The king of horror for middle-grade readers, Robert Lawrence Stine (1943-) was born on this day in Columbus, Ohio. His popular Goosebumps and Fear Street series are all-time bestsellers, gathering a large audience of readers, many transformed from uninterested to avid readers.
"I believe that kids as well as adults are entitled to books of no socially redeeming value," he said.
Stine began writing with a passion at age nine, inspired by "Greek myths, Edgar Allen Poe, and baseball stories." Although he only sold one book at his first book signing, his first ghoulish book, Blind Date (1986), still became an instant hit.
"It was a complete surprise to me," recalled Stine. "I realized I'd really struck a chord with kids. They liked scary books!"
The prolific writer, who works for six hours a day to keep up with the demand for his scary tales, creates about two books a month. His books are scary... and funny. "When I write, I try to think back to what I was afraid of or what was scary to me, and try to put those feelings into books," he said.

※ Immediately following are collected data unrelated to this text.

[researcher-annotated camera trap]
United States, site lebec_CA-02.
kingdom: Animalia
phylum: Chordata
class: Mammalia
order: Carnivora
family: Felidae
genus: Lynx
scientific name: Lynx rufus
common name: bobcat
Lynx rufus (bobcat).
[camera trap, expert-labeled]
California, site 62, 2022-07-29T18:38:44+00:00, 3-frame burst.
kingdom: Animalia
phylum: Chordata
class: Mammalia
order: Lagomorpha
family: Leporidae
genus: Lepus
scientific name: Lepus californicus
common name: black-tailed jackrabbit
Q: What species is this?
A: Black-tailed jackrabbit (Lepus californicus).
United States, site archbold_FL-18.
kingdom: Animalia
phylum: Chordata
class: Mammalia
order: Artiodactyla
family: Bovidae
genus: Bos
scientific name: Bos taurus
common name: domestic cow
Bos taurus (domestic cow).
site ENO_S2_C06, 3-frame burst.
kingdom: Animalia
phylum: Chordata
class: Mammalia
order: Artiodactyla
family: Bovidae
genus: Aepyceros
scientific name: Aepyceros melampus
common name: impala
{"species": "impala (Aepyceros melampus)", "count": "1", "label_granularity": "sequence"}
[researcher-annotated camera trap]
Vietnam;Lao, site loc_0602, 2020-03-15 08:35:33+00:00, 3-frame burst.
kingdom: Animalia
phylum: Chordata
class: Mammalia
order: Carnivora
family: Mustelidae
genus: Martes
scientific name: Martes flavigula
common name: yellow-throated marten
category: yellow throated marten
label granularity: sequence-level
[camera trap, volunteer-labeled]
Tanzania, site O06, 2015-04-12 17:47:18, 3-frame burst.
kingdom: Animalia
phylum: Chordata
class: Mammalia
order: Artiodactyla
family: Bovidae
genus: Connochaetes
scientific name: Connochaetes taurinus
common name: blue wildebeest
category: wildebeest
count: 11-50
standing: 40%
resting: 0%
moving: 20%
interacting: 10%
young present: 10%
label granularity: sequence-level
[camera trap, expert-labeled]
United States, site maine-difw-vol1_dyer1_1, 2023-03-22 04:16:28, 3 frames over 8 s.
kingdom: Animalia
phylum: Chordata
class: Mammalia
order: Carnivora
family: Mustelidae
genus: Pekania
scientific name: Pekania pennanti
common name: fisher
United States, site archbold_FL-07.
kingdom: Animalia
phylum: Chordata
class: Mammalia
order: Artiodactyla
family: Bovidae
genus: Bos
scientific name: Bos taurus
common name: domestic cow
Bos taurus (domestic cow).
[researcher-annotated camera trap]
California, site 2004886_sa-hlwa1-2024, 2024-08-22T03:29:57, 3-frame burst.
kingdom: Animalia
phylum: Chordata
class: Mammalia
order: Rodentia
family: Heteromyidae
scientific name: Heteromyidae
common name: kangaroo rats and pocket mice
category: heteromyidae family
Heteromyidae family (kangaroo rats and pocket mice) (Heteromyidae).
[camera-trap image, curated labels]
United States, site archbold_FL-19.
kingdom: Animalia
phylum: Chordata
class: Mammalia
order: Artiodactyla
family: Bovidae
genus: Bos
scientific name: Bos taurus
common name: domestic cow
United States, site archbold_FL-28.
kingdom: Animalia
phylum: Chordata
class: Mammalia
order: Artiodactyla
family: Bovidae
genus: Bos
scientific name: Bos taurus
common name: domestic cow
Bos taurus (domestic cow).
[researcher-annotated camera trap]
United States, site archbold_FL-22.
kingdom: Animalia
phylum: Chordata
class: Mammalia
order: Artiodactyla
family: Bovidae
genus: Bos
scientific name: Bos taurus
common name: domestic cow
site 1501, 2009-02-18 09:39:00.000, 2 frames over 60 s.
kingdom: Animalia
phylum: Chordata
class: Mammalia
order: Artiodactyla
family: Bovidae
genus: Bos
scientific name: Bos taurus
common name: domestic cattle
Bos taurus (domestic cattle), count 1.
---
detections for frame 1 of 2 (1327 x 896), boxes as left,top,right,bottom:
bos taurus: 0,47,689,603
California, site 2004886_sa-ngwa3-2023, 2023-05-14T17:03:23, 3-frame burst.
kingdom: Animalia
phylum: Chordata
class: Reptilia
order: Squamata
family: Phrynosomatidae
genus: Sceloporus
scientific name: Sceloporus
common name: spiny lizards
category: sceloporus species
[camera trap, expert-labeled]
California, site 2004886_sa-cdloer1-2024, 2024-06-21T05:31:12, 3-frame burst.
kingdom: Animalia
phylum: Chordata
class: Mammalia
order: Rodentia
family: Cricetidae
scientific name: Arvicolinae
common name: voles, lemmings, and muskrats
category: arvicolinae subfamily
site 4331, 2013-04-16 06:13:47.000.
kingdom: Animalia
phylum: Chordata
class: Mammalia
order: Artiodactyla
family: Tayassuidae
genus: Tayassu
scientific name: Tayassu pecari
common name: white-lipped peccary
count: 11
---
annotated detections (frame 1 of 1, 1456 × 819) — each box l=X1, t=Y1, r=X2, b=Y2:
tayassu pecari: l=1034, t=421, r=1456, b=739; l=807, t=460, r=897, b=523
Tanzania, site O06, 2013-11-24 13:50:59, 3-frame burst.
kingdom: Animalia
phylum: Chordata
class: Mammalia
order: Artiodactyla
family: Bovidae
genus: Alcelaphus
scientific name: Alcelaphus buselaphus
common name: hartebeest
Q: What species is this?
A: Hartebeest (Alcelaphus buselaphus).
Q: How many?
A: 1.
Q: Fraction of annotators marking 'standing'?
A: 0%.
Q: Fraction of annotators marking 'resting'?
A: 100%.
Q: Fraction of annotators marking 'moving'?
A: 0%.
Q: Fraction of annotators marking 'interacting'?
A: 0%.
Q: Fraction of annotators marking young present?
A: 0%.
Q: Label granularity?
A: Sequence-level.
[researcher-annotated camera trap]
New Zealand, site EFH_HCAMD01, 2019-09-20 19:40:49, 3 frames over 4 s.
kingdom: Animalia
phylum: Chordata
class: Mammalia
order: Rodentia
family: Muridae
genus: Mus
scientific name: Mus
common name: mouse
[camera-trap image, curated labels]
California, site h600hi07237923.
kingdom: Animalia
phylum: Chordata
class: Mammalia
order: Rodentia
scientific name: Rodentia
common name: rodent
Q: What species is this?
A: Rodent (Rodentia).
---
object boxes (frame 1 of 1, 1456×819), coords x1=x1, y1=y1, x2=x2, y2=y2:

When asked why his books are so popular, he said, "The stories are not linear: that there are so many surprises and twists in the books, and that things are not what they seem to be. I think kids really appreciate that."
A shy, self-described "nerd" who still types with one finger "at lightning speed," Stine advised young writers in his autobiography, It Came from Ohio: My Life As a Writer (1998) to "read, read, read."